Requirement
Only one stretch of the data below is wanted: the lines from the one with "Prolonged use of" through the one with "Cytochrome P450 3A4 Interaction", repeated exactly.

Records provided
**********

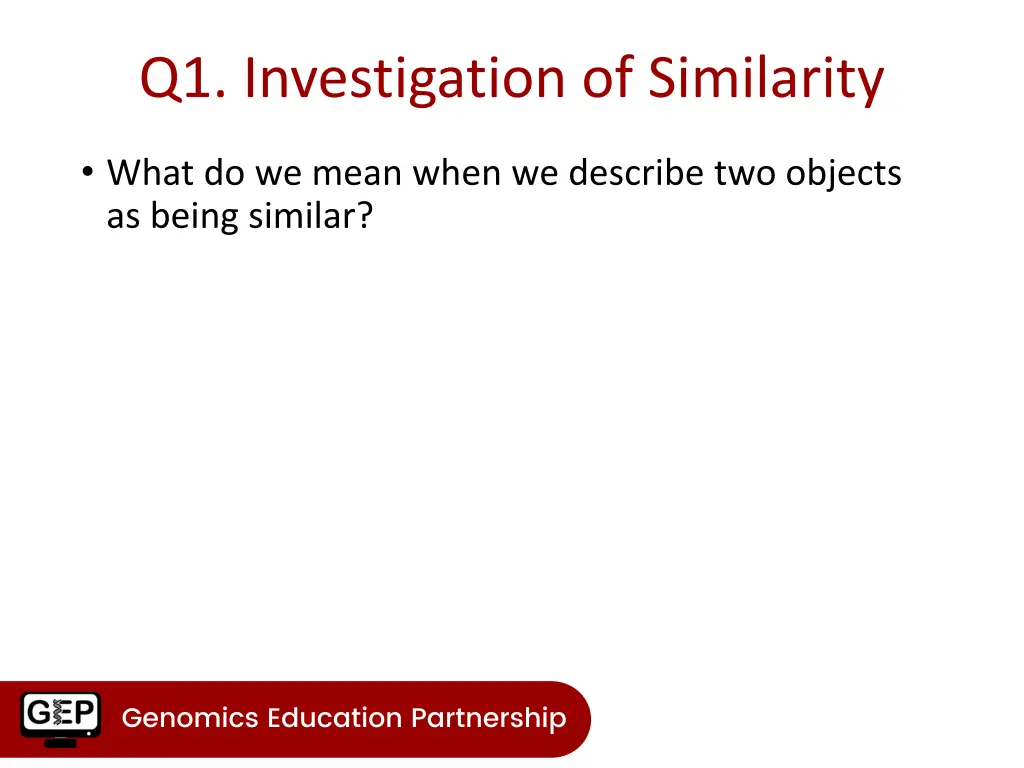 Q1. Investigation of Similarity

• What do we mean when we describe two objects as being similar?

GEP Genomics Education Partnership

**********

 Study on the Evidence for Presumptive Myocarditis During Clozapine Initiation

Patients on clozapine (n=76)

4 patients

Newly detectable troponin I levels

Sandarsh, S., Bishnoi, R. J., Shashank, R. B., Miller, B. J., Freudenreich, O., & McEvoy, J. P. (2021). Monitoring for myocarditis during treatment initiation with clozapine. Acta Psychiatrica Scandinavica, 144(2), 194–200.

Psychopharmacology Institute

**********

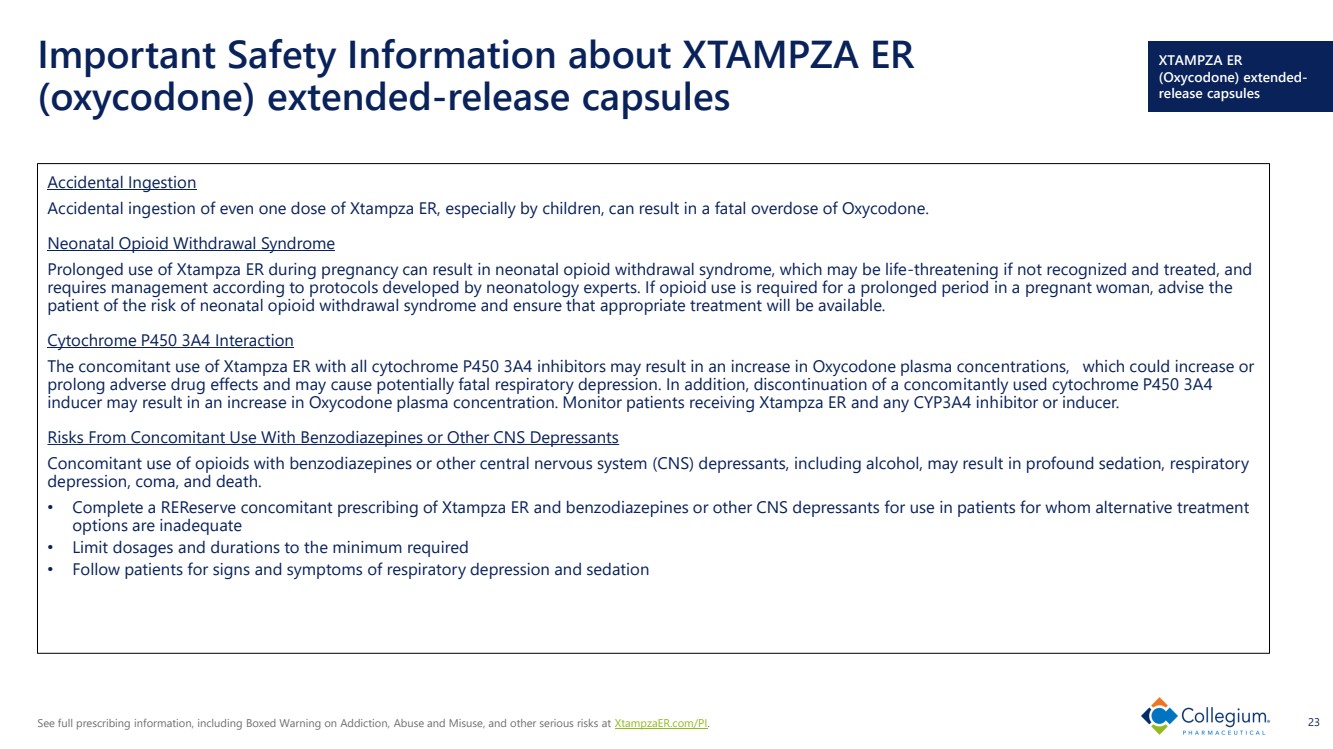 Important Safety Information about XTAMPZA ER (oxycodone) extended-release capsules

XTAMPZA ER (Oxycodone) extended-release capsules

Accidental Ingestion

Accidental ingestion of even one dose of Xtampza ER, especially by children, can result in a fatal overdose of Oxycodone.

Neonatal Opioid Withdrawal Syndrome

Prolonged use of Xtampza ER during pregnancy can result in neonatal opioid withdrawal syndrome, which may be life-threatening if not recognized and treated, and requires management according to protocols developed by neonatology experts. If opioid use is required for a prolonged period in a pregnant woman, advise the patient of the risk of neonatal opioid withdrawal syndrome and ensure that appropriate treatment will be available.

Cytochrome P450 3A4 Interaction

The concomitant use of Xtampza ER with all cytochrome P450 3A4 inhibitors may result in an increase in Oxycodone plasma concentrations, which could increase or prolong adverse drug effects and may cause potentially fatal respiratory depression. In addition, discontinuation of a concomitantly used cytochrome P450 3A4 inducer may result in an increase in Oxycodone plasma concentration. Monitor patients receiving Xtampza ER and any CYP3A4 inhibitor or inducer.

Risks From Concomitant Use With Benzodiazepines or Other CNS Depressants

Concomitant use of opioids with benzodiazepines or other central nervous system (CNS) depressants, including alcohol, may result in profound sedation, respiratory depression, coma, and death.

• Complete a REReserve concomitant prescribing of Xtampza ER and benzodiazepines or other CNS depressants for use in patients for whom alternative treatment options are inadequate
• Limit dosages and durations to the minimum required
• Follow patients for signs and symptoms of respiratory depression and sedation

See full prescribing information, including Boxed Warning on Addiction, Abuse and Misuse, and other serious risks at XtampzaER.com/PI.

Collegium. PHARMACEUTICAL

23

**********

Result of the task
Prolonged use of Xtampza ER during pregnancy can result in neonatal opioid withdrawal syndrome, which may be life-threatening if not recognized and treated, and requires management according to protocols developed by neonatology experts. If opioid use is required for a prolonged period in a pregnant woman, advise the patient of the risk of neonatal opioid withdrawal syndrome and ensure that appropriate treatment will be available.

Cytochrome P450 3A4 Interaction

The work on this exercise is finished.